Il est vendredi soir. Vous appréciez la coupure du week-end qui arrive. Vous vous rendez dans votre pizzeria préférée. Le patron vous salue dès votre entrée, il vous appelle par votre prénom. Le serveur vous place à votre table favorite puis lance : « une pizza 4 fromages et une San Pé comme d’habitude ? ». Vous acquiescez. Votre assiette arrive rapidement. Vous vous délectez de cette pâte si bien cuite. Vous appréciez ce juste équilibre entre des parties vraiment noircies par la cuisson au feu de bois et d’autres zone moins cuites. Le fromage a toutes les qualités organoleptiques qui allument les zones du plaisir dans votre cerveau. Vous êtes bien. Vous êtes dans votre zone de confort.

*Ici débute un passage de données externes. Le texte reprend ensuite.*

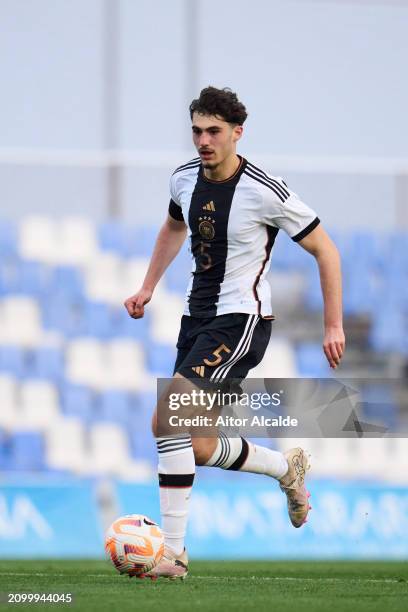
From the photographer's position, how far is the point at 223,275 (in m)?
6.18

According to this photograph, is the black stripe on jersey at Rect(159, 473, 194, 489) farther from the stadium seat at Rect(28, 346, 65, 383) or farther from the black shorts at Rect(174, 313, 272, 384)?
the stadium seat at Rect(28, 346, 65, 383)

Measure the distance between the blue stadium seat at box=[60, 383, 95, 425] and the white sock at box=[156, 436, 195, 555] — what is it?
9366 millimetres

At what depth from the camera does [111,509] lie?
39.7 feet

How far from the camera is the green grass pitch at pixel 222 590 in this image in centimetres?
489

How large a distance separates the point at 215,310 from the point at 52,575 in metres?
1.70

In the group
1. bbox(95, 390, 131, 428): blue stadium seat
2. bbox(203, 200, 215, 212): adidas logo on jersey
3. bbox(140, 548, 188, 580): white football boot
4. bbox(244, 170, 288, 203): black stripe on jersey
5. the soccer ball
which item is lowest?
bbox(95, 390, 131, 428): blue stadium seat

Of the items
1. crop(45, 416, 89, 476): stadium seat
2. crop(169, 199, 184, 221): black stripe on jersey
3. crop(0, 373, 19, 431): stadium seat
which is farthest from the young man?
crop(0, 373, 19, 431): stadium seat

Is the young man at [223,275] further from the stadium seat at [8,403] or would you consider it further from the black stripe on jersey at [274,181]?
the stadium seat at [8,403]

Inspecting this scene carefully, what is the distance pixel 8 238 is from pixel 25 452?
309 centimetres

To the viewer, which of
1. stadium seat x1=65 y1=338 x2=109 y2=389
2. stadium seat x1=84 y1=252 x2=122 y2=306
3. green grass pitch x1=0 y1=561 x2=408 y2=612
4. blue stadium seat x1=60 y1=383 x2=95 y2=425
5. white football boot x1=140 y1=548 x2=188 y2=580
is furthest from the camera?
stadium seat x1=84 y1=252 x2=122 y2=306

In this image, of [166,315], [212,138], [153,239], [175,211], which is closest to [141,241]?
[153,239]

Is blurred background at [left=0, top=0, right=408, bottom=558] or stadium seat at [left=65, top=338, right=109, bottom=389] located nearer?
blurred background at [left=0, top=0, right=408, bottom=558]

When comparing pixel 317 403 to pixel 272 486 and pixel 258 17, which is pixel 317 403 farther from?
pixel 258 17

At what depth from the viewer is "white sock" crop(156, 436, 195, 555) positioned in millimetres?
5977
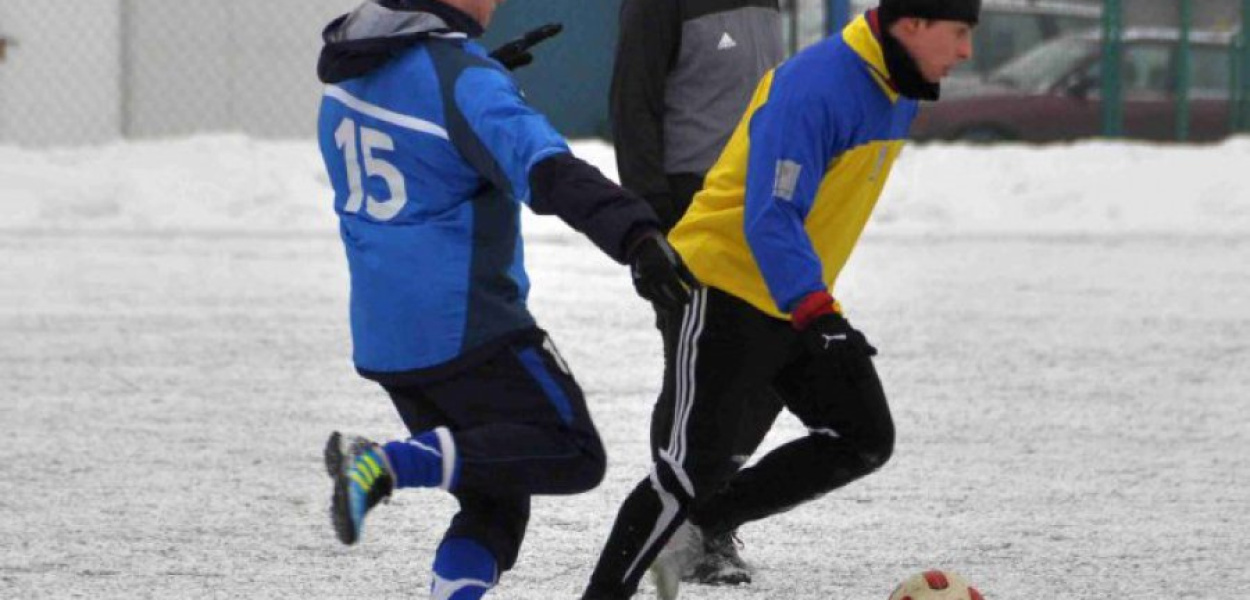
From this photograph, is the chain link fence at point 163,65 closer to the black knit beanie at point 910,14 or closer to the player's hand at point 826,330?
the black knit beanie at point 910,14

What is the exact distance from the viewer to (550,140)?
3.80 metres

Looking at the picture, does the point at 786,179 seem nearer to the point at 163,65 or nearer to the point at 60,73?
the point at 60,73

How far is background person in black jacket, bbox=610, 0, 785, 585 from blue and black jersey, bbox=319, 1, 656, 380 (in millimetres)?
1540

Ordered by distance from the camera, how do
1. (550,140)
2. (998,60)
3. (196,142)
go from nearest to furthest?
(550,140) < (196,142) < (998,60)

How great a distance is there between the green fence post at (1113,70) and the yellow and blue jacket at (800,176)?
14.3m

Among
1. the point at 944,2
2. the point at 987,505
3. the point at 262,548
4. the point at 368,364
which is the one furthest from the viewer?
the point at 987,505

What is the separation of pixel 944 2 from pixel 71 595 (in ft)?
7.31

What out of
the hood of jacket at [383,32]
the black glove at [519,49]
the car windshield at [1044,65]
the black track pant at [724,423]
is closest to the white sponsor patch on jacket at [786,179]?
the black track pant at [724,423]

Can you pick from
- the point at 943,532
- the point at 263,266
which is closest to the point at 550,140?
the point at 943,532

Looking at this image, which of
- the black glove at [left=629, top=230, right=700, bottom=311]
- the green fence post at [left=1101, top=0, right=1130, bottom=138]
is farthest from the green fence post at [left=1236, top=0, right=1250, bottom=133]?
the black glove at [left=629, top=230, right=700, bottom=311]

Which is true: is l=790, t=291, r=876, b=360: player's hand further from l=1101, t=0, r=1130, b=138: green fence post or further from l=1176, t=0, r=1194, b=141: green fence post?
l=1176, t=0, r=1194, b=141: green fence post

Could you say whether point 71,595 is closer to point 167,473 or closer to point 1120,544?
point 167,473

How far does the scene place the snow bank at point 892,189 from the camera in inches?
610

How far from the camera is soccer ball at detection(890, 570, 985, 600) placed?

Le lendemain matin, au lever, vous sentez un petit mal de crâne poindre. Vous vous dîtes qu’un bon café Illy va régler tout ça et vous remettre d’aplomb pour bien profiter de votre samedi. Vous avez bien envie d’aller à la salle de musculation faire votre « set » habituel de biceps curls et autres dead lifts.

Vous ouvrez votre réfrigérateur, vous attrapez la boîte de café. Un mauvais sentiment vous envahit, la boîte est bien légère. Vous l’ouvrez : vide. Ah oui ! c’est vrai, vous avez reçu un ami pour le dîner jeudi soir et ce curieux hurluberlu boit deux cafés le soir ! Vous avez oublié d’en racheter, votre mal de tête s’empire. Vous décidez d’aller au café du coin de la rue dans lequel vous n’êtes jamais rentré.

Dans le bistrot, vous découvrez une riche faune d’habitués. Ils ont l’air de bien se marrer. La flore, elle est un peu pauvre : un ficus dépérit dans un coin, il a soif, lui. Vous commandez votre expresso. Rien qu’à l’odeur, votre mal de tête va un peu mieux. Vous êtes là par le biais du hasard et vous vous laissez aller à vos réflexions. Et faut que je pense à… Surtout je ne dois pas oublier de… et puis ces pensées autoritaires  tournent les talons. Les sensations odoriférantes du café passent dans votre rhinopharynx, ça fait du bien. Vous repensez à ce billet de qffwffq, et soudain eurêka, vous comprenez un truc.